### Text provided
--------------------------------

# I did it! He's GONE!!!



## tinktink22 (Feb 27, 2009)

I got many birthday wishes at 12am cuz of my birthday tonight. Where was my bf???? DRUNK with his friends. After he calls ,and im crying cuz he didnt call, he starts telling me that i didnt call him for his bday.

F*CK HIM!!!!

Im done and its over. He drinks hes cheated and never paid a penny for anything in the year and a half that weve been together. im not falling into his trap. i could give a shit what he does. let him go f*ck 10 other girls. I dont care anymore. I tried and tried. Im fed up. I had a guy (that play poker with online) call me from dubai DUBAI to say happy birthday. WTF????!!!!! Really im starting to realize how much ive been wasting on this guy. whats the point when i get sh*t in return???? what the hell!!!!!

Ive had major problems cuz my dad died. I thought i needed to take care of men since hes been gone. but it dawns on me that my dad did waaaaaaaaaay more for me in return than this guy EVER will.

AHHHHHHHHHHHHHHHHHHHHHHHHHHHHHHHHHHHHHHHHHHHHHHHHH

How stupid do i have to be?? This is the last time im breaking up with him. And im serious people F*CKIN BAN ME FROM MUT IF I GET BACK WITH HIM!!!! Id have to have brain damage to go through this again. I havent had a job in 2 months and i have more money than him. He cant even afford a date. So i get a card for vday and MAYBE a dinner for my bday. Ya ok.

DOOOOOOOOOOOOOOOOOOONE!!!!!!!!!!!!!!!!!!!!!!!!!!!! !!

Thank you every body for listening. And ill need you guys for sanity in the next couple weeks


----------



## candygalore (Feb 27, 2009)

im soooooo happy for you and happy birthday by the way i sense a relief in your post wich is a good thing and don't worry all of us will be here for you im pretty sure of that!!!!! take care girlie.


----------



## tinktink22 (Feb 27, 2009)

Thank you Candy!!!!! and its def a relief!!!


----------



## Aprill (Feb 27, 2009)

*holding the ban stick* hehehe......


----------



## tinktink22 (Feb 27, 2009)

I know you would be the first to hold it!!!! ha ha ha im glad too

HOLY F*CK he just showed up here at 330am!!!!!!!!!!!!!!!

tell you how it goes!!!!


----------



## Aprill (Feb 27, 2009)

oh lord......


----------



## tinktink22 (Feb 27, 2009)

He gave me tears

He tried the guilt

He tried the blame

And once again He's gone!!!

--------------------------------

### Your objective
Extend the forum thread about the breakup, starting right after its final line. The items below come from a separate source unrelated to the breakup thread.

--------------------------------

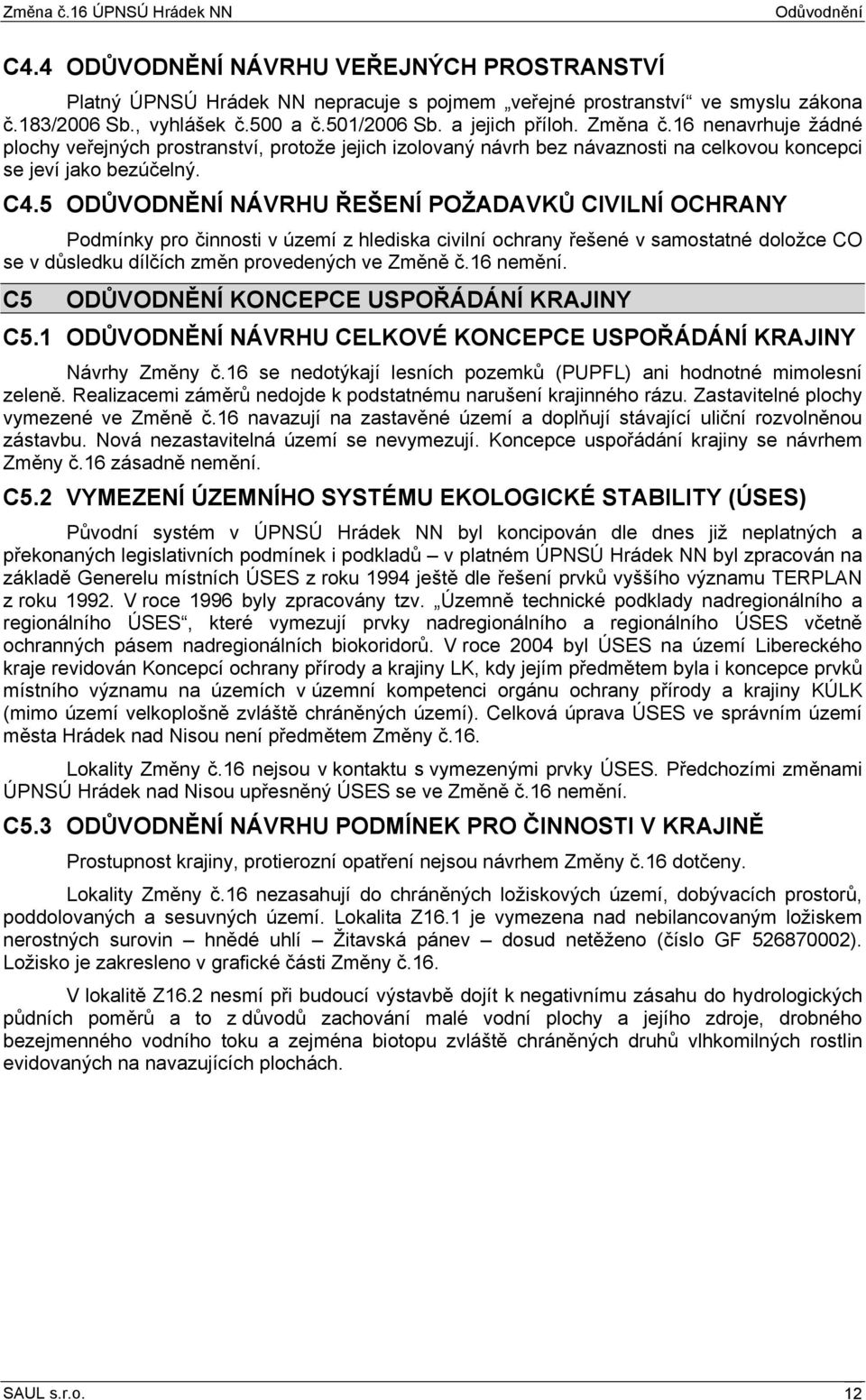 Změna č.16 ÚPNSÚ Hrádek NN Odůvodnění

C4.4 ODŮVODNĚNÍ NÁVRHU VEŘEJNÝCH PROSTRANSTVÍ

Platný ÚPNSÚ Hrádek NN nepracuje s pojmem „veřejné prostranství“ ve smyslu zákona č.183/2006 Sb., vyhlášek č.500 a č.501/2006 Sb. a jejich příloh. Změna č.16 nenavrhuje žádné plochy veřejných prostranství, protože jejich izolovaný návrh bez návaznosti na celkovou koncepci se jeví jako bezúčelný.

C4.5 ODŮVODNĚNÍ NÁVRHU ŘEŠENÍ POŽADAVKŮ CIVILNÍ OCHRANY

Podmínky pro činnosti v území z hlediska civilní ochrany řešené v samostatné doložce CO se v důsledku dílčích změn provedených ve Změně č.16 nemění.

C5 ODŮVODNĚNÍ KONCEPCE USPOŘÁDÁNÍ KRAJINY

C5.1 ODŮVODNĚNÍ NÁVRHU CELKOVÉ KONCEPCE USPOŘÁDÁNÍ KRAJINY

Návrhy Změny č.16 se nedotýkají lesních pozemků (PUPFL) ani hodnotné mimolesní zeleně. Realizacemi záměrů nedojde k podstatnému narušení krajinného rázu. Zastavitelné plochy vymezené ve Změně č.16 navazují na zastavěné území a doplňují stávající uliční rozvolněnou zástavbu. Nová nezastavitelná území se nevymezují. Koncepce uspořádání krajiny se návrhem Změny č.16 zásadně nemění.

C5.2 VYMEZENÍ ÚZEMNÍHO SYSTÉMU EKOLOGICKÉ STABILITY (ÚSES)

Původní systém v ÚPNSÚ Hrádek NN byl koncipován dle dnes již neplatných a překonaných legislativních podmínek i podkladů – v platném ÚPNSÚ Hrádek NN byl zpracován na základě Generelu místních ÚSES z roku 1994 ještě dle řešení prvků vyššího významu TERPLAN z roku 1992. V roce 1996 byly zpracovány tzv. „Územně technické podklady nadregionálního a regionálního ÚSES“, které vymezují prvky nadregionálního a regionálního ÚSES včetně ochranných pásem nadregionálních biokoridorů. V roce 2004 byl ÚSES na území Libereckého kraje revidován Koncepcí ochrany přírody a krajiny LK, kdy jejím předmětem byla i koncepce prvků místního významu na územích v územní kompetenci orgánu ochrany přírody a krajiny KÚLK (mimo území velkoplošně zvláště chráněných území). Celková úprava ÚSES ve správním území města Hrádek nad Nisou není předmětem Změny č.16.

Lokality Změny č.16 nejsou v kontaktu s vymezenými prvky ÚSES. Předchozími změnami ÚPNSÚ Hrádek nad Nisou upřesněný ÚSES se ve Změně č.16 nemění.

C5.3 ODŮVODNĚNÍ NÁVRHU PODMÍNEK PRO ČINNOSTI V KRAJINĚ

Prostupnost krajiny, protierozní opatření nejsou návrhem Změny č.16 dotčeny.

Lokality Změny č.16 nezasahují do chráněných ložiskových území, dobývacích prostorů, poddolovaných a sesuvných území. Lokalita Z16.1 je vymezena nad nebilancovaným ložiskem nerostných surovin – hnědé uhlí – Žitavská pánev – dosud netěženo (číslo GF 526870002). Ložisko je zakresleno v grafické části Změny č.16.

V lokalitě Z16.2 nesmí při budoucí výstavbě dojít k negativnímu zásahu do hydrologických půdních poměrů a to z důvodů zachování malé vodní plochy a jejího zdroje, drobného bezejmenného vodního toku a zejména biotopu zvláště chráněných druhů vlhkomilných rostlin evidovaných na navazujících plochách.

SAUL s.r.o. 12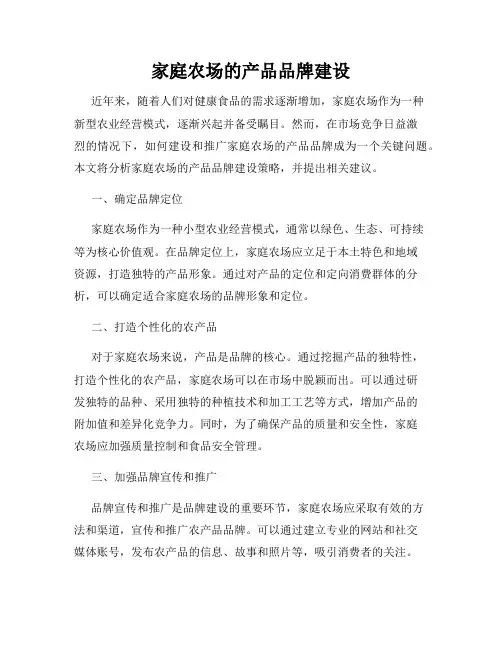 家庭农场的产品品牌建设

近年来，随着人们对健康食品的需求逐渐增加，家庭农场作为一种新型农业经营模式，逐渐兴起并备受瞩目。然而，在市场竞争日益激烈的情况下，如何建设和推广家庭农场的产品品牌成为一个关键问题。本文将分析家庭农场的产品品牌建设策略，并提出相关建议。

一、确定品牌定位

家庭农场作为一种小型农业经营模式，通常以绿色、生态、可持续等为核心价值观。在品牌定位上，家庭农场应立足于本土特色和地域资源，打造独特的产品形象。通过对产品的定位和定向消费群体的分析，可以确定适合家庭农场的品牌形象和定位。

二、打造个性化的农产品

对于家庭农场来说，产品是品牌的核心。通过挖掘产品的独特性，打造个性化的农产品，家庭农场可以在市场中脱颖而出。可以通过研发独特的品种、采用独特的种植技术和加工工艺等方式，增加产品的附加值和差异化竞争力。同时，为了确保产品的质量和安全性，家庭农场应加强质量控制和食品安全管理。

三、加强品牌宣传和推广

品牌宣传和推广是品牌建设的重要环节，家庭农场应采取有效的方法和渠道，宣传和推广农产品品牌。可以通过建立专业的网站和社交媒体账号，发布农产品的信息、故事和照片等，吸引消费者的关注。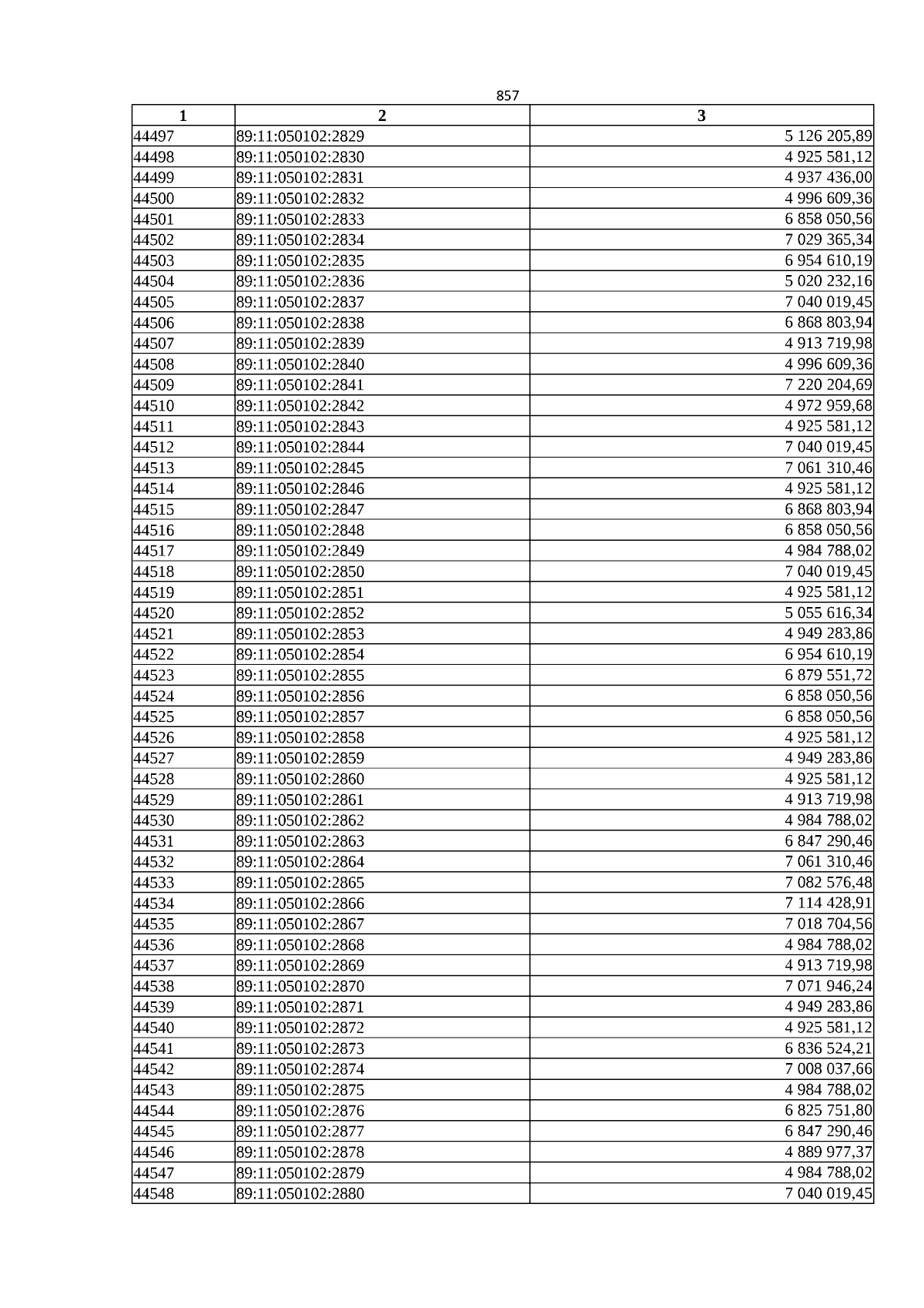 857

| 1 | 2 | 3 |
|---|---|---|
| 44497 | 89:11:050102:2829 | 5 126 205,89 |
| 44498 | 89:11:050102:2830 | 4 925 581,12 |
| 44499 | 89:11:050102:2831 | 4 937 436,00 |
| 44500 | 89:11:050102:2832 | 4 996 609,36 |
| 44501 | 89:11:050102:2833 | 6 858 050,56 |
| 44502 | 89:11:050102:2834 | 7 029 365,34 |
| 44503 | 89:11:050102:2835 | 6 954 610,19 |
| 44504 | 89:11:050102:2836 | 5 020 232,16 |
| 44505 | 89:11:050102:2837 | 7 040 019,45 |
| 44506 | 89:11:050102:2838 | 6 868 803,94 |
| 44507 | 89:11:050102:2839 | 4 913 719,98 |
| 44508 | 89:11:050102:2840 | 4 996 609,36 |
| 44509 | 89:11:050102:2841 | 7 220 204,69 |
| 44510 | 89:11:050102:2842 | 4 972 959,68 |
| 44511 | 89:11:050102:2843 | 4 925 581,12 |
| 44512 | 89:11:050102:2844 | 7 040 019,45 |
| 44513 | 89:11:050102:2845 | 7 061 310,46 |
| 44514 | 89:11:050102:2846 | 4 925 581,12 |
| 44515 | 89:11:050102:2847 | 6 868 803,94 |
| 44516 | 89:11:050102:2848 | 6 858 050,56 |
| 44517 | 89:11:050102:2849 | 4 984 788,02 |
| 44518 | 89:11:050102:2850 | 7 040 019,45 |
| 44519 | 89:11:050102:2851 | 4 925 581,12 |
| 44520 | 89:11:050102:2852 | 5 055 616,34 |
| 44521 | 89:11:050102:2853 | 4 949 283,86 |
| 44522 | 89:11:050102:2854 | 6 954 610,19 |
| 44523 | 89:11:050102:2855 | 6 879 551,72 |
| 44524 | 89:11:050102:2856 | 6 858 050,56 |
| 44525 | 89:11:050102:2857 | 6 858 050,56 |
| 44526 | 89:11:050102:2858 | 4 925 581,12 |
| 44527 | 89:11:050102:2859 | 4 949 283,86 |
| 44528 | 89:11:050102:2860 | 4 925 581,12 |
| 44529 | 89:11:050102:2861 | 4 913 719,98 |
| 44530 | 89:11:050102:2862 | 4 984 788,02 |
| 44531 | 89:11:050102:2863 | 6 847 290,46 |
| 44532 | 89:11:050102:2864 | 7 061 310,46 |
| 44533 | 89:11:050102:2865 | 7 082 576,48 |
| 44534 | 89:11:050102:2866 | 7 114 428,91 |
| 44535 | 89:11:050102:2867 | 7 018 704,56 |
| 44536 | 89:11:050102:2868 | 4 984 788,02 |
| 44537 | 89:11:050102:2869 | 4 913 719,98 |
| 44538 | 89:11:050102:2870 | 7 071 946,24 |
| 44539 | 89:11:050102:2871 | 4 949 283,86 |
| 44540 | 89:11:050102:2872 | 4 925 581,12 |
| 44541 | 89:11:050102:2873 | 6 836 524,21 |
| 44542 | 89:11:050102:2874 | 7 008 037,66 |
| 44543 | 89:11:050102:2875 | 4 984 788,02 |
| 44544 | 89:11:050102:2876 | 6 825 751,80 |
| 44545 | 89:11:050102:2877 | 6 847 290,46 |
| 44546 | 89:11:050102:2878 | 4 889 977,37 |
| 44547 | 89:11:050102:2879 | 4 984 788,02 |
| 44548 | 89:11:050102:2880 | 7 040 019,45 |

--------------------------------

### Result of the task
It just made me realize even more that I did the right thing. If he wants to show up at my house drunk to try and talk then he's not the guy for me. If I had'nt heard his car the dogs would have gone crazy and woken everybody up and my mom would have died of panic. He doesnt even think when he does things like this.

Dont hold on to that stick too tight Aprill I dont think you'll be needing it


----------



## Aprill (Feb 27, 2009)

*drops the stick* LOL Im kidding with ya!!

But I am glad that you gained enough strength to dismiss his ass. I promise you that you will find someone worthy of you!! You did the right thing!!!


----------



## tinktink22 (Feb 27, 2009)

What would I do with out you to help me through my 4am birthday break up??

Thank You Thank You Thank You!


----------



## S. Lisa Smith (Feb 27, 2009)

Glad you did it!! Be strong, we are here for you!!


----------



## HairEgo (Feb 27, 2009)

Originally Posted by *tinktink22* /img/forum/go_quote.gif I havent had a job in 2 months and i have more money than him. He cant even afford a date. So i get a card for vday and MAYBE a dinner for my bday. Ya ok. I thought you worked with his sister and that was one of the reasons that you didnt want to end it with him? Meh, regardless, good for you...out with the old, in with the new (and improved!)


----------



## bella1342 (Feb 27, 2009)

First of all, happy birthday!!

I'm really happy you told him your done, but stay strong and stick to your guns. I'm sure him come back today when he's sober, apologizing and all. Don't listen to him. You deserve so much more. Oh, and I haven't lost my father (Thank God) but I think I understand your need for a man in your life, that you can take care of etc. Just find a good one you can take care of, one that he'll take care of YOU in return.

Try to have a good b-day!


----------



## ticki (Feb 27, 2009)

I'm glad the clouds have finally parted and you've seen what a loser this guy really is. You deserve way better! Tell you what, give us your address and if you ever get back with him, we'll come over and kick your ass.



Hahaha!


----------



## Ozee (Feb 27, 2009)

Firstly Happy Bday hun

and YEY *does happy dance* very proud of you for getting rid of him. He doesn't make you happy nor does he treat you right. You deserve those 2 things at LEAST in your life. Your Amir will come!

If you ever feel weak again just ask what would your father think?


----------



## tinktink22 (Feb 27, 2009)

Originally Posted by *HairEgo* /img/forum/go_quote.gif I thought you worked with his sister and that was one of the reasons that you didnt want to end it with him? Meh, regardless, good for you...out with the old, in with the new (and improved!)

well i got laid off for 2 months. so im attempting to take this time to find another job to move one. one step at a time!! i figured if i didnt have to be around his sis for 2 months then that can help me move on.

Originally Posted by *bella1342* /img/forum/go_quote.gif First of all, happy birthday!!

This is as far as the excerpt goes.